Daisy stood close to Rachel and lowered her voice. “Jazzi was with a boy at the carnival.”
“I see,” Rachel said, obviously trying to hide a smile. She set the bin of buttons she was carrying onto the floor. “That shook you up a bit, ain’t so?”
“Yes, it s
hook me up. I’m trying to get used to the idea that Jazzi’s going away to college next year. I really don’t want to add her dating this year into that mix.”
“She has to date to find her lieb, ya?”
“She’s too young to find her love.” As soon as Daisy said it, she knew what Rachel was thinking. “I know your daughter isn’t much older and she’s getting married.

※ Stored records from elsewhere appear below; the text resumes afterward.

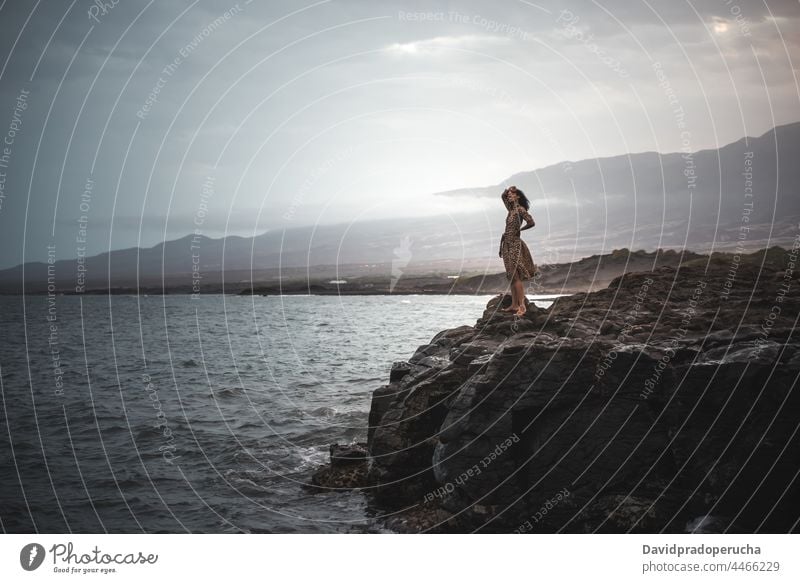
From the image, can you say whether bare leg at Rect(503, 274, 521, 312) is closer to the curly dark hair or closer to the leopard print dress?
the leopard print dress

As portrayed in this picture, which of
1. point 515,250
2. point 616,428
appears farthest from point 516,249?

I watched Vi get married young. That wasn’t what I expected for her. I want to see Jazzi capture her dreams.”
“What if her dream is having a home and family like her sister . . . like you?”
Daisy sighed and leaned against the shelves. “I know I have to let her make her own decisions.”
“Ya,” Rachel said, sort of as a prompt.
“She knows I’ll support whatever she decides to do.”
Rachel nodded. “She does.”
“So why do I feel as if I’m not giving her enough guidance? Why do I feel that her growing up and moving on is a sad thing not a happy thing?” Her voice became thick as she asked the question.
“Because you’re her mudder and you’re going to miss her. You can’t put your feelings on hold and pretend. It’s just like when Jeremiah was courting our Esther. I didn’t think he was right for her. In fact, I was sure of it. But she had to figure that out for herself and she did. And now she’s going to be happy with Daniel. She figured it out and your Jazzi will too.”
Daisy’s shoulders relaxed and her chest tightness loosened. “You always make me feel better.”
“That’s what friends are for. You help me too.”
Another reason why Daisy had visited Rachel lay heavily on her mind. “Maybe you can help me in another way. Jonas won’t really tell me if he agrees with what I want to do.”
Rachel cocked her head, the narrow ribbon of her kapp flurrying in front of her. “Does this have something to do with Hiram?”
“You’re too perceptive.”
“I’ve been your friend since we were kinner.”
The fact that they’d shared thoughts and feelings since they were children mattered. “Aunt Iris gave me the number for the security guard’s wife.”